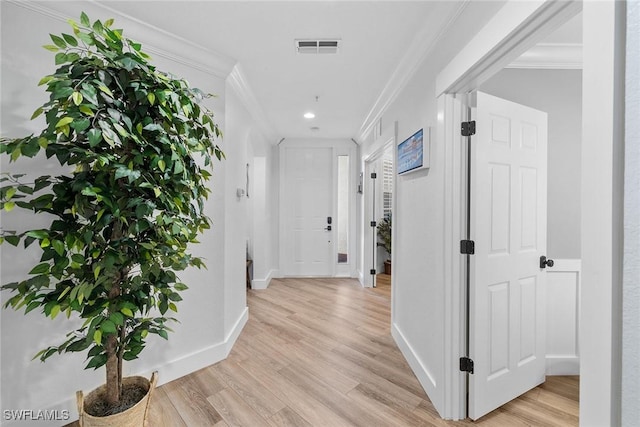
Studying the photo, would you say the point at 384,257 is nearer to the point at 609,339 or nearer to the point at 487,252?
the point at 487,252

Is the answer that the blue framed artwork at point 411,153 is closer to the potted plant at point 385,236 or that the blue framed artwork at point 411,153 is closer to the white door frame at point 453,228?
the white door frame at point 453,228

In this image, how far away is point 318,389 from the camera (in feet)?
6.31

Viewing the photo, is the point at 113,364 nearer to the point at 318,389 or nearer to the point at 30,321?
the point at 30,321

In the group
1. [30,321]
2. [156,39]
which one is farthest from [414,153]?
[30,321]

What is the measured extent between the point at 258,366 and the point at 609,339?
2.14 m

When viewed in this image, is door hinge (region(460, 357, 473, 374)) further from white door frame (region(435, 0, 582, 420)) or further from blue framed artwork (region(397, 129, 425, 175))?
blue framed artwork (region(397, 129, 425, 175))

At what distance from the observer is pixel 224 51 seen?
83.4 inches

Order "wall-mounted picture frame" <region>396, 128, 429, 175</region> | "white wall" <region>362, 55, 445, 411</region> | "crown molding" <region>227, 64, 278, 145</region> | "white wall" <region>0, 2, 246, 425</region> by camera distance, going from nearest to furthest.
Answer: "white wall" <region>0, 2, 246, 425</region>
"white wall" <region>362, 55, 445, 411</region>
"wall-mounted picture frame" <region>396, 128, 429, 175</region>
"crown molding" <region>227, 64, 278, 145</region>

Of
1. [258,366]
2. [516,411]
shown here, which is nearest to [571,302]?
[516,411]

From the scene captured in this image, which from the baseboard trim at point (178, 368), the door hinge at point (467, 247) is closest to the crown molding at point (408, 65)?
the door hinge at point (467, 247)

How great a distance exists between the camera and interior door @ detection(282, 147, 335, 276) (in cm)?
495

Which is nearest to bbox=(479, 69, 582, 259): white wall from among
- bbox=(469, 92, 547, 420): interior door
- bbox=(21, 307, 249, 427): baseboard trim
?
bbox=(469, 92, 547, 420): interior door

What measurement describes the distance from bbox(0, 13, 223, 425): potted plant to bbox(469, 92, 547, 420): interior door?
5.49ft

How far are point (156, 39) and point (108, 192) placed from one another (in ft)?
4.50
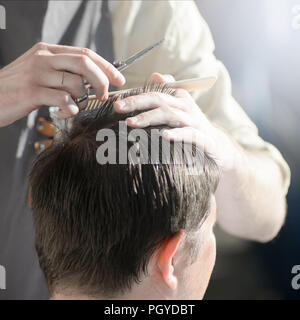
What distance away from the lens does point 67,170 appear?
750 millimetres

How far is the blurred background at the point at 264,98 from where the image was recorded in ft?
5.08

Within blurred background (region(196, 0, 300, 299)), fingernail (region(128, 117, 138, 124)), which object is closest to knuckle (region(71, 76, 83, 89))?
fingernail (region(128, 117, 138, 124))

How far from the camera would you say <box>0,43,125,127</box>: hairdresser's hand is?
76cm

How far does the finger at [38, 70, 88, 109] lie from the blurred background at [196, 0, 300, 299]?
0.91 metres

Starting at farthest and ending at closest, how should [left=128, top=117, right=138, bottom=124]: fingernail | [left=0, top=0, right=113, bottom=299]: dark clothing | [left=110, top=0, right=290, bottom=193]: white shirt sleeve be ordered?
1. [left=110, top=0, right=290, bottom=193]: white shirt sleeve
2. [left=0, top=0, right=113, bottom=299]: dark clothing
3. [left=128, top=117, right=138, bottom=124]: fingernail

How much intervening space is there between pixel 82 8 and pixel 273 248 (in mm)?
1121

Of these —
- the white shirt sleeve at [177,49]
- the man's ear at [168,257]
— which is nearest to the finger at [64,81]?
the man's ear at [168,257]

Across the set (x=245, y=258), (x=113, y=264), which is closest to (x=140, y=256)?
(x=113, y=264)

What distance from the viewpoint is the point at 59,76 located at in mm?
771

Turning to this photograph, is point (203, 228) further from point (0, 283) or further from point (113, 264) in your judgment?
point (0, 283)

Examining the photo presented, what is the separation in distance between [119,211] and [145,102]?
0.63 feet

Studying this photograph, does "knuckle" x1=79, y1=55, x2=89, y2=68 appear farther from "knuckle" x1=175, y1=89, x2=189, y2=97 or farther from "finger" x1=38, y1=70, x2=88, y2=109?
"knuckle" x1=175, y1=89, x2=189, y2=97

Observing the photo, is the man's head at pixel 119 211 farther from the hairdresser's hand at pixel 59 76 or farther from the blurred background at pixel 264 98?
the blurred background at pixel 264 98

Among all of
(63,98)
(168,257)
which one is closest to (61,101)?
(63,98)
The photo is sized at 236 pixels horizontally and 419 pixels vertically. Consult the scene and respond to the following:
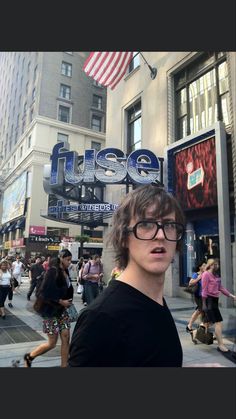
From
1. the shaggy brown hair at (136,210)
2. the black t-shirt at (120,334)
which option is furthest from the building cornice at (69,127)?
the black t-shirt at (120,334)

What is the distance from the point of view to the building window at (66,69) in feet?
143

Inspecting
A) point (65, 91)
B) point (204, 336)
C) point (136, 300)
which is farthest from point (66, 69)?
point (136, 300)

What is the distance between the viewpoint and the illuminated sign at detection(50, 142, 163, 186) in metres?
15.4

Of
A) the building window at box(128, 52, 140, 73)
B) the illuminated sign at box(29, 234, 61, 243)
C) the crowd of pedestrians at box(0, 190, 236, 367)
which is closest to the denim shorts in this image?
the crowd of pedestrians at box(0, 190, 236, 367)

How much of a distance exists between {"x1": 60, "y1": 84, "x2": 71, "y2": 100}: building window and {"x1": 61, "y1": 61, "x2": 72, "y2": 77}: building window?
169 cm

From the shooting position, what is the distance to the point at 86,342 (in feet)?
4.48

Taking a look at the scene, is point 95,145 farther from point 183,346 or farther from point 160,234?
point 160,234

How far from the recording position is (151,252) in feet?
5.13

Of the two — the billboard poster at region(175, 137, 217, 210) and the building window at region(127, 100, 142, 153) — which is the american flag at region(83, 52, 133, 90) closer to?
the billboard poster at region(175, 137, 217, 210)

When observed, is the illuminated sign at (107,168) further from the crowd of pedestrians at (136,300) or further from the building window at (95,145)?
the building window at (95,145)

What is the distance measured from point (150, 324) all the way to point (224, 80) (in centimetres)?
1414

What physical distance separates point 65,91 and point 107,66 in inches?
1237

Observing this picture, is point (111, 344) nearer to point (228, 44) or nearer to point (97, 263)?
point (228, 44)

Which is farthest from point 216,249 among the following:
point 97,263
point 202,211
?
point 97,263
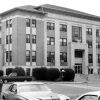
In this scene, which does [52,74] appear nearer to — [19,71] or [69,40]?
[19,71]

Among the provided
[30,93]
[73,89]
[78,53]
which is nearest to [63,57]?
[78,53]

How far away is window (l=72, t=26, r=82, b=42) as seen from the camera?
56356 mm

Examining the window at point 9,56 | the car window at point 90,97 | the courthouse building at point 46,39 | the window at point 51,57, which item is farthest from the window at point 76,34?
the car window at point 90,97

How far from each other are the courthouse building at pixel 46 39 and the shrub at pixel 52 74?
354 centimetres

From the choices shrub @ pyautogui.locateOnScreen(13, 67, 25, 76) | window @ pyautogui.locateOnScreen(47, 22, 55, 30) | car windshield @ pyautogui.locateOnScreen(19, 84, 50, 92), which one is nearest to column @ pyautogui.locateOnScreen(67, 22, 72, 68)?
window @ pyautogui.locateOnScreen(47, 22, 55, 30)

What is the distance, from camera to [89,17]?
193 ft

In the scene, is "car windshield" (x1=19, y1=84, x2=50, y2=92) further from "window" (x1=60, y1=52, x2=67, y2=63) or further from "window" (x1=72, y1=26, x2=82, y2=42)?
"window" (x1=72, y1=26, x2=82, y2=42)

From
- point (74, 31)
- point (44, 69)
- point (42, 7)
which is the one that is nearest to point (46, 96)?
point (44, 69)

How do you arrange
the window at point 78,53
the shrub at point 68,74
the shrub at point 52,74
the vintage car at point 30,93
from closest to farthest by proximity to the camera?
the vintage car at point 30,93 < the shrub at point 52,74 < the shrub at point 68,74 < the window at point 78,53

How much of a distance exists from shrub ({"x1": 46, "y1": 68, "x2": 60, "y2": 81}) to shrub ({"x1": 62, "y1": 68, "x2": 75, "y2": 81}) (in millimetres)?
1420

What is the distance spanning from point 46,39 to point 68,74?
8576 millimetres

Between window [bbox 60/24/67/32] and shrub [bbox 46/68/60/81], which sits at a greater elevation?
window [bbox 60/24/67/32]

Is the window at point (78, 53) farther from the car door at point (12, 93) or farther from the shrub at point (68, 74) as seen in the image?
the car door at point (12, 93)

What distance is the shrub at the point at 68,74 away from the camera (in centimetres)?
4888
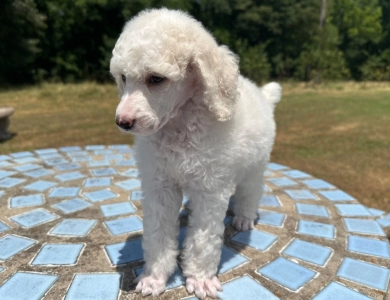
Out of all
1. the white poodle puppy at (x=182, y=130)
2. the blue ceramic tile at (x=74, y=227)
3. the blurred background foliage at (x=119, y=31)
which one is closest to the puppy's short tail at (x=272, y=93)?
the white poodle puppy at (x=182, y=130)

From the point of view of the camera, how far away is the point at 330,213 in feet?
12.3

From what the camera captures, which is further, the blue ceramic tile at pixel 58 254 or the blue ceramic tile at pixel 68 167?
the blue ceramic tile at pixel 68 167

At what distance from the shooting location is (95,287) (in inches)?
97.5

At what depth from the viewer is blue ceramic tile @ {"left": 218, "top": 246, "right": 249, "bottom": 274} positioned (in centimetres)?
275

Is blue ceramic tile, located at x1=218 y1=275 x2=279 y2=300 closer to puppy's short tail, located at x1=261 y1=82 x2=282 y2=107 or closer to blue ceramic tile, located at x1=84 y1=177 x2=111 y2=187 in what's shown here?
puppy's short tail, located at x1=261 y1=82 x2=282 y2=107

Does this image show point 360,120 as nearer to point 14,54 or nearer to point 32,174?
point 32,174

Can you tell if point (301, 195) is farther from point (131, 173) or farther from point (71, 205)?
point (71, 205)

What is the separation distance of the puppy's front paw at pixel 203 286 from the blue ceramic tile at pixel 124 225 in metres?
0.96

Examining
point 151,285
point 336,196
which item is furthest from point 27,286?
point 336,196

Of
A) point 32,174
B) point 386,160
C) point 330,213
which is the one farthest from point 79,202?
point 386,160

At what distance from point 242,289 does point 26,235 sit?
1962 mm

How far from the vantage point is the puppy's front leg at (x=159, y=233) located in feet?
7.75

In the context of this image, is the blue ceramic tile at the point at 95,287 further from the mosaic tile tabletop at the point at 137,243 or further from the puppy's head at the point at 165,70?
the puppy's head at the point at 165,70

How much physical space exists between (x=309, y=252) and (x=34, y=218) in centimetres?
260
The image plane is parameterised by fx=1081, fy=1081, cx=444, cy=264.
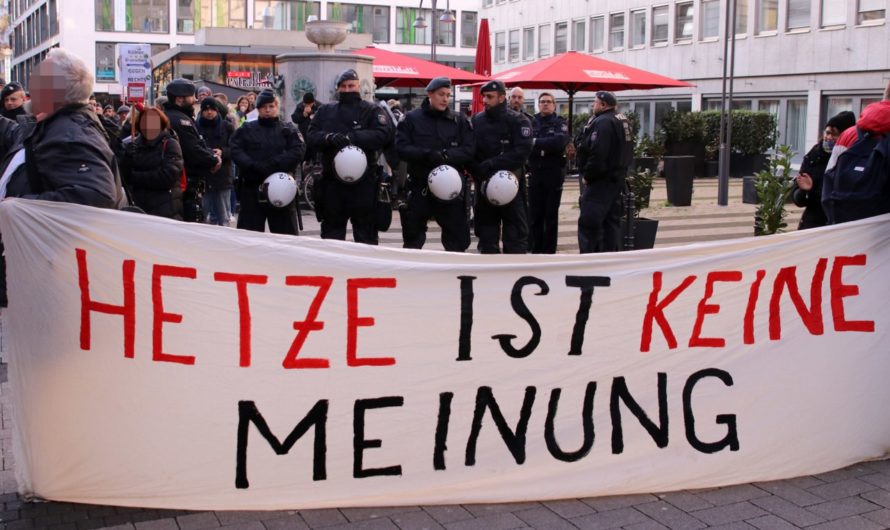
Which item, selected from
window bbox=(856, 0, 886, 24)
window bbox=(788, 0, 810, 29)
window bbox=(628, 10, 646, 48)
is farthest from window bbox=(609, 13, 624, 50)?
window bbox=(856, 0, 886, 24)

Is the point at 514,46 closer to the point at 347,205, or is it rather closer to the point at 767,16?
the point at 767,16

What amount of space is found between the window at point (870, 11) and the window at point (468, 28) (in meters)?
48.1

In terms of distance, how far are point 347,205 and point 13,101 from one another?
402cm

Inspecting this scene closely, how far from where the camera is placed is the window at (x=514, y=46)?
2254 inches

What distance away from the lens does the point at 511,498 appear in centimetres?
460

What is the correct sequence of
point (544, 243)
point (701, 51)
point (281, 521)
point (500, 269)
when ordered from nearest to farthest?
point (281, 521)
point (500, 269)
point (544, 243)
point (701, 51)

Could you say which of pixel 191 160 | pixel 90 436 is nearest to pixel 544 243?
pixel 191 160

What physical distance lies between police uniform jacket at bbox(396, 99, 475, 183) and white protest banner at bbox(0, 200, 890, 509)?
403 centimetres

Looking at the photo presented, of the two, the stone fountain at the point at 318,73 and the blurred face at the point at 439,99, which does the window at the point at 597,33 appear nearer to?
the stone fountain at the point at 318,73

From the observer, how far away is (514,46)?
5772 cm

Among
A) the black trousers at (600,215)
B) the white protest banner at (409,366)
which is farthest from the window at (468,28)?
the white protest banner at (409,366)

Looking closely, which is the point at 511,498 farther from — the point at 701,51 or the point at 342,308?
the point at 701,51

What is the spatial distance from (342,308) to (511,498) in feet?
3.55

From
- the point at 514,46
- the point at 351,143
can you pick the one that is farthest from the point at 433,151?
the point at 514,46
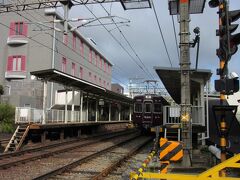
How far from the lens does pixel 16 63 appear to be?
37.0m

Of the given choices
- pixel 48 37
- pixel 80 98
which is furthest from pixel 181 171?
pixel 48 37

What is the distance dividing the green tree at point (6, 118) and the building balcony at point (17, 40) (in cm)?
1303

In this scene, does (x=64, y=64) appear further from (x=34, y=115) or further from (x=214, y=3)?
(x=214, y=3)

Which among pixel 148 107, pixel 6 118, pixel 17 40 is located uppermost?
pixel 17 40

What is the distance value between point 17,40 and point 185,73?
29.4 metres

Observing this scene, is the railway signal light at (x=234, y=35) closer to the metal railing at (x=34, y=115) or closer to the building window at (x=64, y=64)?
the metal railing at (x=34, y=115)

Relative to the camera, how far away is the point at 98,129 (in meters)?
32.9

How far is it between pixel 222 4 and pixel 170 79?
10442 millimetres

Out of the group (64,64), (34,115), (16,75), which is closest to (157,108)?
(34,115)

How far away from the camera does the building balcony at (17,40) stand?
36.5 metres

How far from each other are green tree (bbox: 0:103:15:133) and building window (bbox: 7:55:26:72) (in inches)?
475

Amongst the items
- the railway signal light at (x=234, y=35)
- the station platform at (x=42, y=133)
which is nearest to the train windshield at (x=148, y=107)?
the station platform at (x=42, y=133)

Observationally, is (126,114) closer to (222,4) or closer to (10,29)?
(10,29)

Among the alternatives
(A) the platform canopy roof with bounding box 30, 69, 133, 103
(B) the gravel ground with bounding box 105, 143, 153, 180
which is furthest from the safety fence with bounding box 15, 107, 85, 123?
(B) the gravel ground with bounding box 105, 143, 153, 180
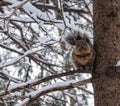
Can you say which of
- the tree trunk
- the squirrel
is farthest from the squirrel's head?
the tree trunk

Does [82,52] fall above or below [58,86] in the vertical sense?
above

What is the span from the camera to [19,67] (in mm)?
4926

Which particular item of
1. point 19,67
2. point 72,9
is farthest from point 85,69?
point 19,67

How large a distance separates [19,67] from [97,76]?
2891mm

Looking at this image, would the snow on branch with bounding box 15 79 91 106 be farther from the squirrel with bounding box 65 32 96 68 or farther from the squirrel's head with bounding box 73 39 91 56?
the squirrel's head with bounding box 73 39 91 56

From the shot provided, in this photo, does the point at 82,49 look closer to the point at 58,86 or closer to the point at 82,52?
the point at 82,52

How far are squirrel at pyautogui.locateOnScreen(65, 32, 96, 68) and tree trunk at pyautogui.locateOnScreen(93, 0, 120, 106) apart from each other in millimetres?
73

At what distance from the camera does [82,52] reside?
77.9 inches

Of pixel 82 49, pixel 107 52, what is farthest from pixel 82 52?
pixel 107 52

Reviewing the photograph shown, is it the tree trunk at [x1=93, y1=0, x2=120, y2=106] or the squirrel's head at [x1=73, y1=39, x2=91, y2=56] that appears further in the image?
the tree trunk at [x1=93, y1=0, x2=120, y2=106]

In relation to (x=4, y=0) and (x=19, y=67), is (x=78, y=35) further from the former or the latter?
(x=19, y=67)

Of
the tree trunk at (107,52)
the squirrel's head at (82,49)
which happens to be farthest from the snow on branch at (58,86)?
the squirrel's head at (82,49)

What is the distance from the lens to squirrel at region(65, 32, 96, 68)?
197 cm

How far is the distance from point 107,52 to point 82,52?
0.22 metres
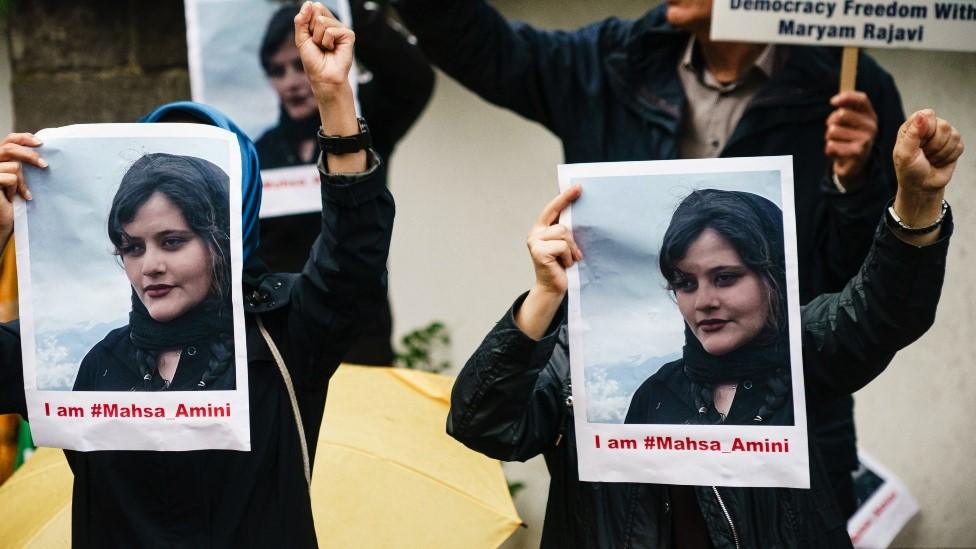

::::::::::

◆ What is being asked
Quote the material word for word from its beginning up to and including the line with "83.4 inches". Omit the pictures.

◆ In response
Studying the photo, would you say the point at 384,257 is nearer to the point at 609,339 or nearer to the point at 487,252?
the point at 487,252

Is the answer that the blue framed artwork at point 411,153 is closer to the potted plant at point 385,236 or that the blue framed artwork at point 411,153 is closer to the white door frame at point 453,228?
the white door frame at point 453,228

In this image, how far away is point 318,389 from the camera (in feet)?
6.31

Viewing the photo, is the point at 113,364 nearer to the point at 318,389 or nearer to the point at 30,321?
the point at 30,321

In the group
1. [30,321]
2. [156,39]
which one is farthest from [414,153]?
[30,321]

What is the measured extent between the point at 258,366 and the point at 609,339?
2.14 m

When viewed in this image, is door hinge (region(460, 357, 473, 374)) further from white door frame (region(435, 0, 582, 420)) or further from blue framed artwork (region(397, 129, 425, 175))?
blue framed artwork (region(397, 129, 425, 175))

At what distance from the observer is pixel 224 51 seen?
83.4 inches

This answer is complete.